オノ・ヨーコの詩集、『グレープフルーツ・ジュース』。最初の版は日本語で1964年、次に英語で1970年。この講談社文庫は、写真を入れて英語版から訳したもの。



「地下水の流れる音を聴きなさい。」

から始まる。

「地球が回る音を聴きなさい。」

「世界中のすべての時計を二秒ずつ早めなさい。
誰にも気づかれないように。」

「一本の線をひきなさい。
その線を消しゴムで消しなさい。」

「絵を切り刻み
風にくれてやりなさい。」

「盗みなさい。
水に映った月を、バケツで。
盗みつづけなさい。
水の上に月が見えなくなるまで。」

「録音しなさい。
石が年をとっていく音を。」

最後の一節は、

「この本を燃やしなさい。
読みおえたら。
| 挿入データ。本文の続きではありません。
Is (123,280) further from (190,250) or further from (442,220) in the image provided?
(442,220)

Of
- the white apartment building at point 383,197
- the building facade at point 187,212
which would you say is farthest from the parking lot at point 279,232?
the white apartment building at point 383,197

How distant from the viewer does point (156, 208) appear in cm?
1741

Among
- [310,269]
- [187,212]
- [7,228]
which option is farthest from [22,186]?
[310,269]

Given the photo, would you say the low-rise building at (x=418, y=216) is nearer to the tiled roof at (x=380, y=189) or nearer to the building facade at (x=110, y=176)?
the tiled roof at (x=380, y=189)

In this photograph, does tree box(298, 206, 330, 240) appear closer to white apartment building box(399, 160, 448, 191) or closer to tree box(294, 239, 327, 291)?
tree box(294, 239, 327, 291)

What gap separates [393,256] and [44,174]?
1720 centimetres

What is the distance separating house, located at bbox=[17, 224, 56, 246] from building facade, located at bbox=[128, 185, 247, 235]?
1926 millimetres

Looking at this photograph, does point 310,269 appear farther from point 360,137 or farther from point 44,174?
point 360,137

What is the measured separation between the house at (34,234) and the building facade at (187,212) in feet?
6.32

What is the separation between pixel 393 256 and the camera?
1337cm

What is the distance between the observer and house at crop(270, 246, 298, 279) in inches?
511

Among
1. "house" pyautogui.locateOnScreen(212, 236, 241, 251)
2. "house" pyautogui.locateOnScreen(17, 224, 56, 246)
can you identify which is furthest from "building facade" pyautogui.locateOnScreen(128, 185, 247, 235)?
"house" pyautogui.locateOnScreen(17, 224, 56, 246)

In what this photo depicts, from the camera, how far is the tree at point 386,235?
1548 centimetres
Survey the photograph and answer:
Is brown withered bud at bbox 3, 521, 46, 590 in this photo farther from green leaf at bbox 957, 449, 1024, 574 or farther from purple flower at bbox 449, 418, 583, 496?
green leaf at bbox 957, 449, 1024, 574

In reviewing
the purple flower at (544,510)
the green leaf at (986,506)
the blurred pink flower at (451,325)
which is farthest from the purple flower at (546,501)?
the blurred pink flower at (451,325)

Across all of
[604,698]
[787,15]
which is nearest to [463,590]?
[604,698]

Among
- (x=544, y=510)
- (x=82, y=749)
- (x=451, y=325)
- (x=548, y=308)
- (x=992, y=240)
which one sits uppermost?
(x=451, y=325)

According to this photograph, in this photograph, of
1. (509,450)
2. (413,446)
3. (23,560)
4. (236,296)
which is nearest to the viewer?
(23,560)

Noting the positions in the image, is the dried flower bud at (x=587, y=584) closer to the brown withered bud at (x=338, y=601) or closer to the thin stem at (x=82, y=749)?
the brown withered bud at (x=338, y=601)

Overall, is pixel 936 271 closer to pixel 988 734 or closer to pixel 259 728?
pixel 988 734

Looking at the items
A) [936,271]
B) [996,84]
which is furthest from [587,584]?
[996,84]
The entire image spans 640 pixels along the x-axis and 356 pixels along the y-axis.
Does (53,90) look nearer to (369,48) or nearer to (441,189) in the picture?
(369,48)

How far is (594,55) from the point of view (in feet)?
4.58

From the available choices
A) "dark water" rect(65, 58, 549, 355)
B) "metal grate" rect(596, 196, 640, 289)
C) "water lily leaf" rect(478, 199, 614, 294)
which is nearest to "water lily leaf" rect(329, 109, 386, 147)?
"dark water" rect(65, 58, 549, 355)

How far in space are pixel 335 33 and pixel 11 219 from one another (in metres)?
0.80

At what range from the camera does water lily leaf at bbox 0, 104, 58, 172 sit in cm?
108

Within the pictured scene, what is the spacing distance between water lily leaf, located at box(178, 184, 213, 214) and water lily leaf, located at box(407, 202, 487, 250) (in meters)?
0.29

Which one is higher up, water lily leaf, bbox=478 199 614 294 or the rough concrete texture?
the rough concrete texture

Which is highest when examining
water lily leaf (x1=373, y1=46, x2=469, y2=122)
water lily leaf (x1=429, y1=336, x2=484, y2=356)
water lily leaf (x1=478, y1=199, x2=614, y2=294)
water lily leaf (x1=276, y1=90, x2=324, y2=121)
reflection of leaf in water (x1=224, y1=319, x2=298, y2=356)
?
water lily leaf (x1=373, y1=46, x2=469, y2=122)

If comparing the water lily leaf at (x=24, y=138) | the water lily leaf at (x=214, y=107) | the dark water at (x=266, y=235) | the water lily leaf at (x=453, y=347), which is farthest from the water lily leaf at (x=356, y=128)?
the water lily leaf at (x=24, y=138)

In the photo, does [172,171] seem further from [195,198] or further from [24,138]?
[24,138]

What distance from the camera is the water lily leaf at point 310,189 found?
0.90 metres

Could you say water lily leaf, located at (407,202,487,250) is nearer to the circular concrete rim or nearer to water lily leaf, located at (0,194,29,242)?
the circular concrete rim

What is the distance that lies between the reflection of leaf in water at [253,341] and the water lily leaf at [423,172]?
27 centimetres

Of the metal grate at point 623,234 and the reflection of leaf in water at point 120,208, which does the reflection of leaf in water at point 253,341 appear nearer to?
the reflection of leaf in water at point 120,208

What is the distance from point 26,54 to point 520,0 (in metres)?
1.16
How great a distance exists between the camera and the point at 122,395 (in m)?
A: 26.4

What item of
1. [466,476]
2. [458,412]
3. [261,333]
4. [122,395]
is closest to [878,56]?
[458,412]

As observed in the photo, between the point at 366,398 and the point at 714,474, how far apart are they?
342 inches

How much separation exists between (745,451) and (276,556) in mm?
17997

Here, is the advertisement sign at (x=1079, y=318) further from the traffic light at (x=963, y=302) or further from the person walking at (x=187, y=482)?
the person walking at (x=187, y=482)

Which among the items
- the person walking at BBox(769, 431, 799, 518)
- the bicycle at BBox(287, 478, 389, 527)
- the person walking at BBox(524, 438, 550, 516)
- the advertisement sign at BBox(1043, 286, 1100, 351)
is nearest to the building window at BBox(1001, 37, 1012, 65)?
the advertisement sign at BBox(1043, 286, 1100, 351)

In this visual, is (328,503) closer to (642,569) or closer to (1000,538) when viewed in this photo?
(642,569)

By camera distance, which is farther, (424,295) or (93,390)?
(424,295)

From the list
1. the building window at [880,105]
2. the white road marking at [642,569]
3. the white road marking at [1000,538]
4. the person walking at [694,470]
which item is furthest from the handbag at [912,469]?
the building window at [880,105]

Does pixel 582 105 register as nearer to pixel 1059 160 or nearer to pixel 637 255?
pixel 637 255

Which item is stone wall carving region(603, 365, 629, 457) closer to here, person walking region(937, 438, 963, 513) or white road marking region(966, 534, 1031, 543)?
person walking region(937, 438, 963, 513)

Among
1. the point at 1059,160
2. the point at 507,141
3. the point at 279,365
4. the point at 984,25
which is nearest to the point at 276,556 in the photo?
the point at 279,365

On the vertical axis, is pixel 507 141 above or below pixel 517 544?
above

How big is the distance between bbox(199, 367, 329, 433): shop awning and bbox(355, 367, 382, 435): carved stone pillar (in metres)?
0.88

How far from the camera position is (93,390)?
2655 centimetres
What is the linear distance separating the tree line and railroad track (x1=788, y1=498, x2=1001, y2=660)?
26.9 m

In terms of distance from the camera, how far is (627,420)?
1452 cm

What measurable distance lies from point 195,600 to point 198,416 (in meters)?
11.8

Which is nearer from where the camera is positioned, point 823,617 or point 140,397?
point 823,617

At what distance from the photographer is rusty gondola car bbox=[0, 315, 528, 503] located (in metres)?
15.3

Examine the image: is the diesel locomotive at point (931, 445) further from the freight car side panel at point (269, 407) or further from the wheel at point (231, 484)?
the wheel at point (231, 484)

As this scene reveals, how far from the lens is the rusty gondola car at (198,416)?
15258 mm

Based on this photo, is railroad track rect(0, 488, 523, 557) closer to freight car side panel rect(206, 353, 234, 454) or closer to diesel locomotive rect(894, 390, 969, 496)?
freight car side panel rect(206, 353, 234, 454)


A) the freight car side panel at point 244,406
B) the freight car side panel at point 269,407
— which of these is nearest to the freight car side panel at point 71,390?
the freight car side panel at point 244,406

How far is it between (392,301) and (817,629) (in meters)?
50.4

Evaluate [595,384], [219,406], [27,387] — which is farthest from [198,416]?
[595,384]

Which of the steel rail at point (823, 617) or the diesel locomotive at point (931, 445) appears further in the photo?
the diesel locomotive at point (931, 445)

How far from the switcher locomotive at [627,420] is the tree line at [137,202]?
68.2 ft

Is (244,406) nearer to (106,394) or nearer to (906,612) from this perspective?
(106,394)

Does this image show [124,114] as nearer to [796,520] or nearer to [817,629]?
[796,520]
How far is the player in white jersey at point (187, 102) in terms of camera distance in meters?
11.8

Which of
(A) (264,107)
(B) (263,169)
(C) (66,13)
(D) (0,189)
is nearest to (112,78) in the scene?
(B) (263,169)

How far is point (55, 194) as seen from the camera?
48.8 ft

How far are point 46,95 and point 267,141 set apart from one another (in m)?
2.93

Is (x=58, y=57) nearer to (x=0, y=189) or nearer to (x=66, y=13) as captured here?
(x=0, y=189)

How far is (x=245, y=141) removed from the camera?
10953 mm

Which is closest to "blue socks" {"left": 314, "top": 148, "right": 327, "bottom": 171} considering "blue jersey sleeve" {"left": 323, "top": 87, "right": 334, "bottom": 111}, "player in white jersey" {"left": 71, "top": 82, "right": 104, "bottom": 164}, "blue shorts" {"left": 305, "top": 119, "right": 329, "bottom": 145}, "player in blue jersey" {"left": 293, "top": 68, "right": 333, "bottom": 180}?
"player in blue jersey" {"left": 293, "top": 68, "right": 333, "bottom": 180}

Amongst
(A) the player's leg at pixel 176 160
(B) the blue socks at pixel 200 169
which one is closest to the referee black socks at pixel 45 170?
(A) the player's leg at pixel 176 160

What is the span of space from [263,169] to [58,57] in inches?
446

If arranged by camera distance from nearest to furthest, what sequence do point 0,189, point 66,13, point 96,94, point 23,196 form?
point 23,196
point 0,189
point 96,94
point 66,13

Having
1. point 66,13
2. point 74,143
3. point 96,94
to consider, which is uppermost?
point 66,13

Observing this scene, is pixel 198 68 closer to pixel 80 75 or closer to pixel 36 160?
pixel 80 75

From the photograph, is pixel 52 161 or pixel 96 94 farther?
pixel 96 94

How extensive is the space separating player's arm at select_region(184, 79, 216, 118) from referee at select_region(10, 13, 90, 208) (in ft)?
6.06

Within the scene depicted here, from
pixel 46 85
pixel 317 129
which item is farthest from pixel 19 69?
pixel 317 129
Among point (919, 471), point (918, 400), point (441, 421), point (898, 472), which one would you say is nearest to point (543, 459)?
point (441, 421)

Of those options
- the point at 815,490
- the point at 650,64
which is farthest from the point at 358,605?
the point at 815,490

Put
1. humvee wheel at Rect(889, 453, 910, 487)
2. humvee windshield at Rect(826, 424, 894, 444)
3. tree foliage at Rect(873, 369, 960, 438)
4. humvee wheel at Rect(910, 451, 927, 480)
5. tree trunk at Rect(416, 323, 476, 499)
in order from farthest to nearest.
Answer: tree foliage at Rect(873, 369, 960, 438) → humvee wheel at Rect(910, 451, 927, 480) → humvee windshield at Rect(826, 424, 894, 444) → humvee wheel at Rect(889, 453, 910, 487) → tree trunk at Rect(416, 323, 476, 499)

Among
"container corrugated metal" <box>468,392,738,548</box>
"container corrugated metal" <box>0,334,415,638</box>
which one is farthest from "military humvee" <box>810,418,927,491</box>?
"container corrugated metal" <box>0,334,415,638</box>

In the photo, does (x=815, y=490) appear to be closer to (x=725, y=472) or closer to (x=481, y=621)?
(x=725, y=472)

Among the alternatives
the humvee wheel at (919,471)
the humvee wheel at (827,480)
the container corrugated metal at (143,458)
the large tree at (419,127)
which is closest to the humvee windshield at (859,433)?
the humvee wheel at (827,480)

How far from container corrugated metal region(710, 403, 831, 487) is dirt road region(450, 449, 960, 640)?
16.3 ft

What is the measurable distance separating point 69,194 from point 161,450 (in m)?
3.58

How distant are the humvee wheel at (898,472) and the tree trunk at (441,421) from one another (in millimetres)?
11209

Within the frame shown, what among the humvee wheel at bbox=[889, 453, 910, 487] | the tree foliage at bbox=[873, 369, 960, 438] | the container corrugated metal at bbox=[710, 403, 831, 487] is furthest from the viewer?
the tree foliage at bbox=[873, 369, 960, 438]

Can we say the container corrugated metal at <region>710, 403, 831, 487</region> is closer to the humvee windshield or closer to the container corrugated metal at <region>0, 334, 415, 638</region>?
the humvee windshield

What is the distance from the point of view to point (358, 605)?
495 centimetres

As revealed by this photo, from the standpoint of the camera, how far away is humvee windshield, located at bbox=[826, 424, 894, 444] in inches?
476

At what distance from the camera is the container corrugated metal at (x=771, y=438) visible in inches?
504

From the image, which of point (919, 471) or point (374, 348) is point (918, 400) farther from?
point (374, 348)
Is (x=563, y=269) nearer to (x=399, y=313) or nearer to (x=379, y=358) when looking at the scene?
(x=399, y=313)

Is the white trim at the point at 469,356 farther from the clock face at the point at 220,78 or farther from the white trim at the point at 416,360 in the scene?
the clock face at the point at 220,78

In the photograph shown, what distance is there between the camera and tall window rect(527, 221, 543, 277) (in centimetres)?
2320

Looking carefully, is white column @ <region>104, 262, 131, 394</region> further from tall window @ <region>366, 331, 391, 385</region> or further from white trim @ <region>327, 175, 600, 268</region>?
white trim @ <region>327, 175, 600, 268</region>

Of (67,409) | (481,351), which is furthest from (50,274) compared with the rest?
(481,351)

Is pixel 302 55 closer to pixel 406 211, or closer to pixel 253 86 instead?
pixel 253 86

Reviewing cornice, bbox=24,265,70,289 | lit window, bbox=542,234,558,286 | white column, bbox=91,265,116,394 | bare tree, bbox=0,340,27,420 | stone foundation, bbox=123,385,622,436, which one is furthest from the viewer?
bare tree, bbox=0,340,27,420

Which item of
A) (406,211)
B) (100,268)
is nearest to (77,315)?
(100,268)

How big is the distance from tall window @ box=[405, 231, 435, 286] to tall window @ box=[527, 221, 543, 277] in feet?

」

この本にジョン・レノンが寄せた賛辞はこうである。

「ぼくがこれまでに燃やした本の中で
これが一番偉大な本だ。」(1970年)


ちなみに文庫の最後には、英語版が全文収録されている。このやり方はすばらしい。英語ならではのぐっと短い文、エッセンスを味わえる。

"Listen to a heart beat."
"Breathe."
"Draw a line. Erase the line."
"Cut a painting up and let them be lost in the wind."
"Drill a hole in the sky. ......"
"Promise"

などなど…。

素敵な詩集だと思う、ほんとうに。